Nvidia acquires Arm in $40 billion deal
In an open letter to employees, Nvidia CEO Jensen Huang confirmed the rumors that the company is indeed acquiring British based chip designer Arm. According to reports, the deal is worth $40 billion, making it the largest in the semiconductor industry.
Arm will function as a separate division within Nvidia and its HQ will remain in Cambridge, England. In addition, Arm will retain its neutral and open licensing model with its array of established partners.
However, we could finally see an Nvidia mobile chipset after years of absence, even though the initial focus will be on data centers and cloud solutions.
We are joining arms with Arm to create the leading computing company for the age of AI. AI is the most powerful technology force of our time. Learning from data, AI supercomputers can write software no human can. Amazingly, AI software can perceive its environment, infer the best plan, and act intelligently. This new form of software will expand computing to every corner of the globe. Someday, trillions of computers running AI will create a new internet — the internet-of-things — thousands of times bigger than today’s internet-of-people.
Uniting NVIDIA’s AI computing with the vast reach of Arm’s CPU, we will engage the giant AI opportunity ahead and advance computing from the cloud, smartphones, PCs, self-driving cars, robotics, 5G, and IoT. - Jensen Huang
Arm is the most popular chip designer in the world and its SoC chips are licensed in virtually every modern smartphone.

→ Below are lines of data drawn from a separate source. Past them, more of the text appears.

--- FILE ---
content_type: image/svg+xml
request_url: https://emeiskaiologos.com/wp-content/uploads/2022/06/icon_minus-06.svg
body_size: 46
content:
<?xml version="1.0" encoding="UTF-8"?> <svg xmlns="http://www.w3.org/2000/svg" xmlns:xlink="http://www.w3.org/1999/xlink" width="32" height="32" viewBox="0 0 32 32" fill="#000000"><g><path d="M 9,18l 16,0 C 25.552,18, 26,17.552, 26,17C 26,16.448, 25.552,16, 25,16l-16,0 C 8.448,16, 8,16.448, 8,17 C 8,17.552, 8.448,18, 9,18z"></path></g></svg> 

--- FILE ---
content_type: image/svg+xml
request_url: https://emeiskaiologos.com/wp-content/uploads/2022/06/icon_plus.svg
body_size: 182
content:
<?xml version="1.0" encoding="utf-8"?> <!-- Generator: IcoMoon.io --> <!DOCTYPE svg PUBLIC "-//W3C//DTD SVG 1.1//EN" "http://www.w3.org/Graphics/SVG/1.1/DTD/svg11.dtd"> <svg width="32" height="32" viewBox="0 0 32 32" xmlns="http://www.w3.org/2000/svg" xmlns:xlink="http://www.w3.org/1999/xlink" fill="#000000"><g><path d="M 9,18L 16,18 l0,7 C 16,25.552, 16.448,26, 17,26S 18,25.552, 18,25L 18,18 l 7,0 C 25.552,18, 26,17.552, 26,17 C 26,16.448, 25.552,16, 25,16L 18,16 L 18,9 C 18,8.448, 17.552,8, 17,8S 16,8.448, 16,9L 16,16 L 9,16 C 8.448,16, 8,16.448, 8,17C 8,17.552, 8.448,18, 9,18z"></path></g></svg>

In addition its code and chip layouts power a diverse set of appliances and products spanning from home appliances to supercomputers.
Some regulatory hurdles could arise following the deal"s completion as Arm supplies chip designs to the likes of Qualcomm, AMD and Apple. Cupertino is notably moving to Arm-based processors in the coming months for its Mac computers and has declined to use Nvidia GPU solutions in the past years.